◆ **What the task requires**
Starting at the line that contains "How far from the camera was" and continuing through the end of the rows, write those lines out again, substituting "lens" for "camera" and leaving everything else unchanged.

··· Available data ···

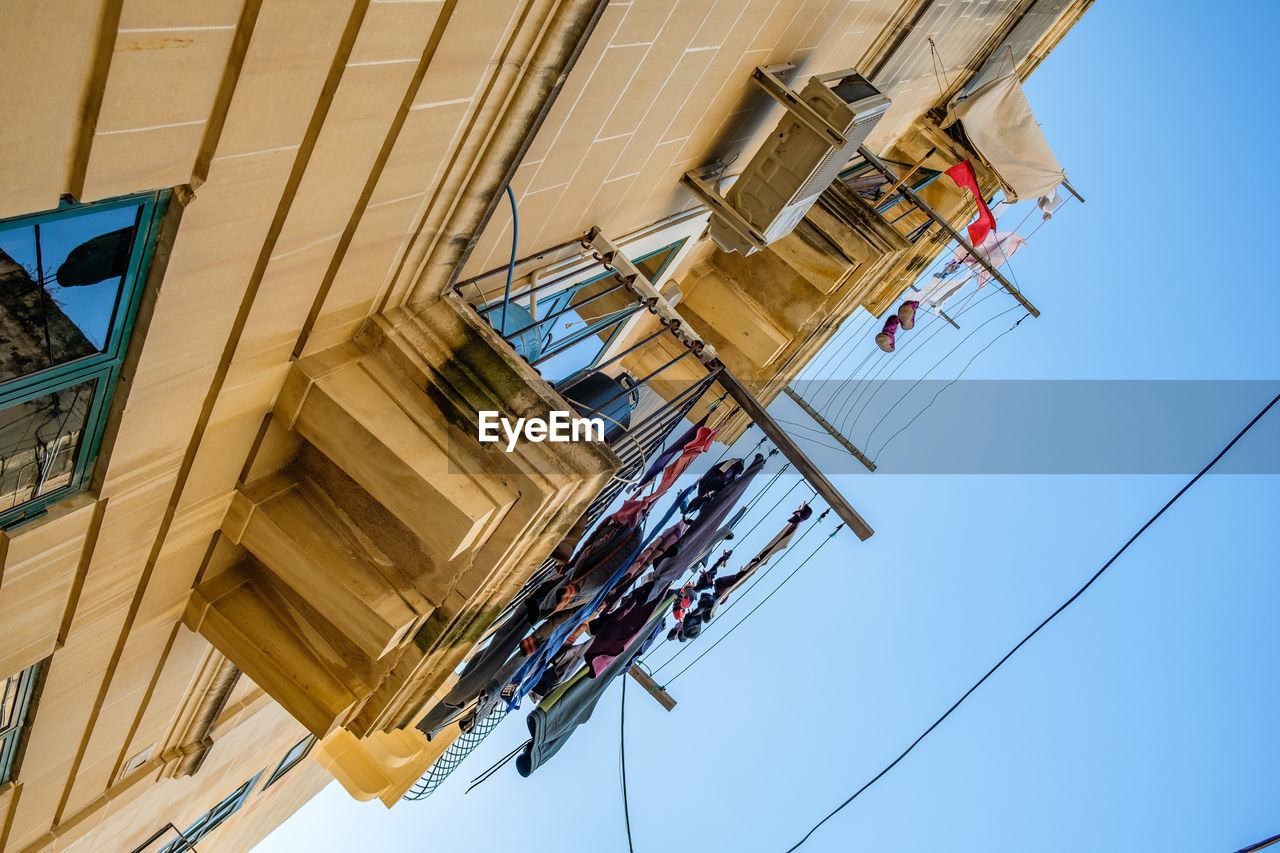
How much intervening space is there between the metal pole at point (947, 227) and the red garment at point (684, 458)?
138 inches

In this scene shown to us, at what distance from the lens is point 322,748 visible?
9.62 metres

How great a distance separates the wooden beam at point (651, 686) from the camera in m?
11.4

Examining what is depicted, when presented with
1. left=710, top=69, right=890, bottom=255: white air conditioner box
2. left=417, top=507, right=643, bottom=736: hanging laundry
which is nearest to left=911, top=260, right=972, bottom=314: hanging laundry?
left=710, top=69, right=890, bottom=255: white air conditioner box

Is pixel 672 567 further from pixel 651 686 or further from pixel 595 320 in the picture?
pixel 651 686

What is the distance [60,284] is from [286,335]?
→ 1.11 meters

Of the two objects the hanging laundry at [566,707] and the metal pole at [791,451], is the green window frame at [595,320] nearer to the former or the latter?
the metal pole at [791,451]

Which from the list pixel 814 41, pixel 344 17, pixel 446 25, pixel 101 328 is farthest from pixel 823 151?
pixel 101 328

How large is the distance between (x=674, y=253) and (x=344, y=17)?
19.9 feet

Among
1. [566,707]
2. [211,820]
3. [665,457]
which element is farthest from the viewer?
[211,820]

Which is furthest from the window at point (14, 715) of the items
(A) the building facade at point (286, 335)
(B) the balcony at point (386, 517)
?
(B) the balcony at point (386, 517)

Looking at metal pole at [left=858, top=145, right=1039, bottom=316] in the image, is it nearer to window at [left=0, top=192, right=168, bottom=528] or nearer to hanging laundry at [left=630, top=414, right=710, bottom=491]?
hanging laundry at [left=630, top=414, right=710, bottom=491]

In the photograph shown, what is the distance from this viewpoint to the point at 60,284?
8.15ft

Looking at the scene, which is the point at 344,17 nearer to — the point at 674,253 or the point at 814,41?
the point at 814,41

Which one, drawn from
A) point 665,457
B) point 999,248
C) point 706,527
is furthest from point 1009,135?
point 665,457
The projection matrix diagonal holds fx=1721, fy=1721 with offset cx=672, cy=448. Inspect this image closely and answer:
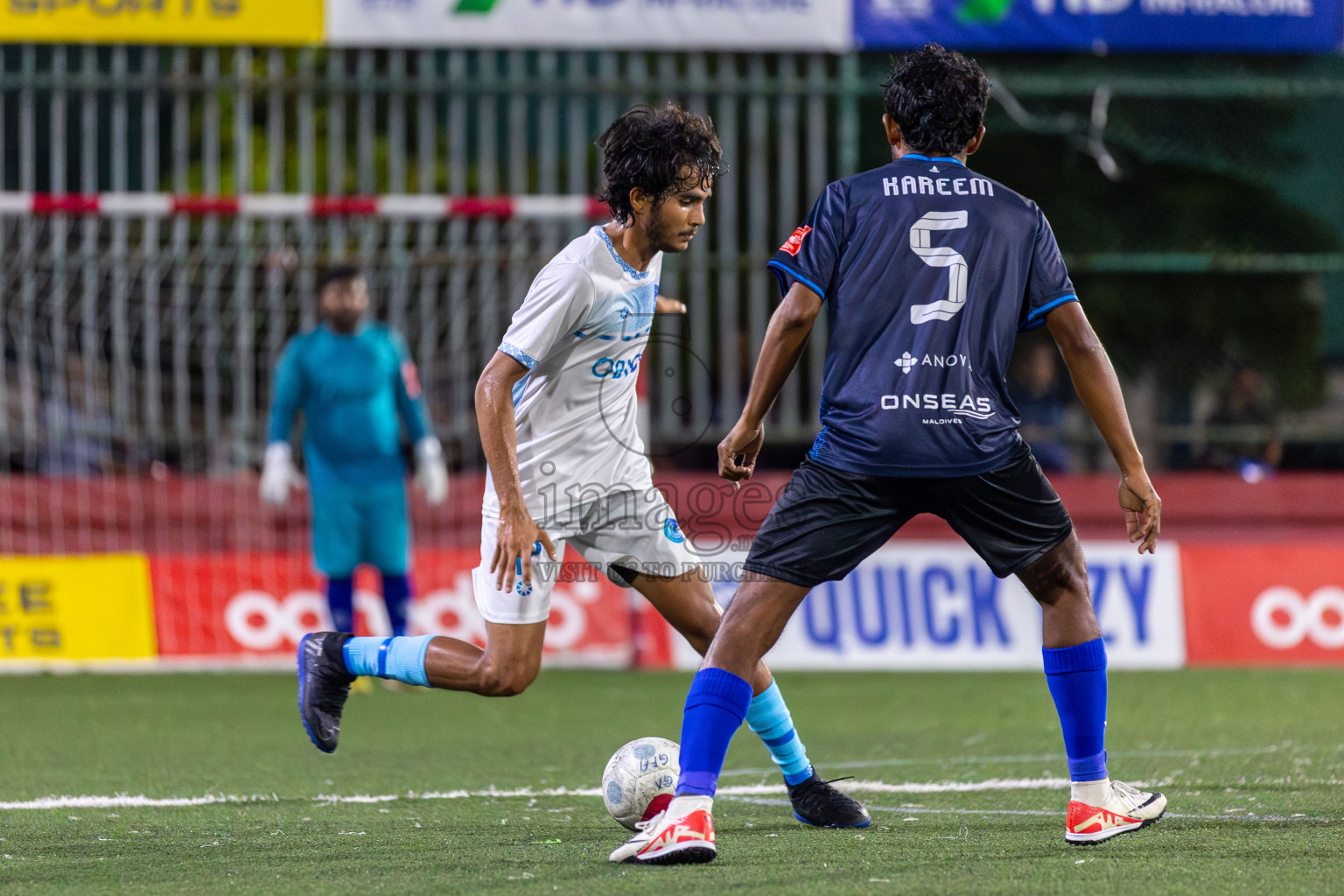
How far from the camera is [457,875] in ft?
13.9

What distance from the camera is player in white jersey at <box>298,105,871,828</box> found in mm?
4992

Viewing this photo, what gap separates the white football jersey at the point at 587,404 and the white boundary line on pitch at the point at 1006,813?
114 cm

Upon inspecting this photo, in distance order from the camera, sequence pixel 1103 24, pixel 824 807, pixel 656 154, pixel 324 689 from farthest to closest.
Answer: pixel 1103 24
pixel 324 689
pixel 824 807
pixel 656 154

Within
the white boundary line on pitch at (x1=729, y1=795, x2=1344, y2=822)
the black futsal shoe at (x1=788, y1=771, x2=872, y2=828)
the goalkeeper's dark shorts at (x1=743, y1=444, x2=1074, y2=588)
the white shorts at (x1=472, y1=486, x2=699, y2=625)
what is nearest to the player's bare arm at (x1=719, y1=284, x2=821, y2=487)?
the goalkeeper's dark shorts at (x1=743, y1=444, x2=1074, y2=588)

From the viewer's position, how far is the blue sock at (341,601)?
945 centimetres

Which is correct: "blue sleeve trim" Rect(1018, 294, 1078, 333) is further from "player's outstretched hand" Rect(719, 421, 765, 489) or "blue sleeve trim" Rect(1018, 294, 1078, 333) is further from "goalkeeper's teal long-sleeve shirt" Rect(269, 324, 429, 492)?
"goalkeeper's teal long-sleeve shirt" Rect(269, 324, 429, 492)

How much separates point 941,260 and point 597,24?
267 inches

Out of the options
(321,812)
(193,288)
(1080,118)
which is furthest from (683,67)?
(321,812)

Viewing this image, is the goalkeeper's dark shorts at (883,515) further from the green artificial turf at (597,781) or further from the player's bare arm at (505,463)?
the green artificial turf at (597,781)

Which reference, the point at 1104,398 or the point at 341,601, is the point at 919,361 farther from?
the point at 341,601

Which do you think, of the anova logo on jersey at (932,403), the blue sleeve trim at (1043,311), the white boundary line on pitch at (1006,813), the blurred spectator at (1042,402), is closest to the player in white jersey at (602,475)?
the white boundary line on pitch at (1006,813)

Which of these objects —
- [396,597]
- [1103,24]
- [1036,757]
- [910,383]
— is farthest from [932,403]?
[1103,24]

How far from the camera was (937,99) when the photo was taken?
177 inches

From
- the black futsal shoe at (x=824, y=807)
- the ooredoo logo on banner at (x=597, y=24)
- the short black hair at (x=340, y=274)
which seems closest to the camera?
the black futsal shoe at (x=824, y=807)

···

◆ **Problem solution**
How far from the lens was (937,99) when the photo was taken?
177 inches

From
- the black futsal shoe at (x=824, y=807)
- the ooredoo logo on banner at (x=597, y=24)
- the short black hair at (x=340, y=274)
which seems closest to the lens?
the black futsal shoe at (x=824, y=807)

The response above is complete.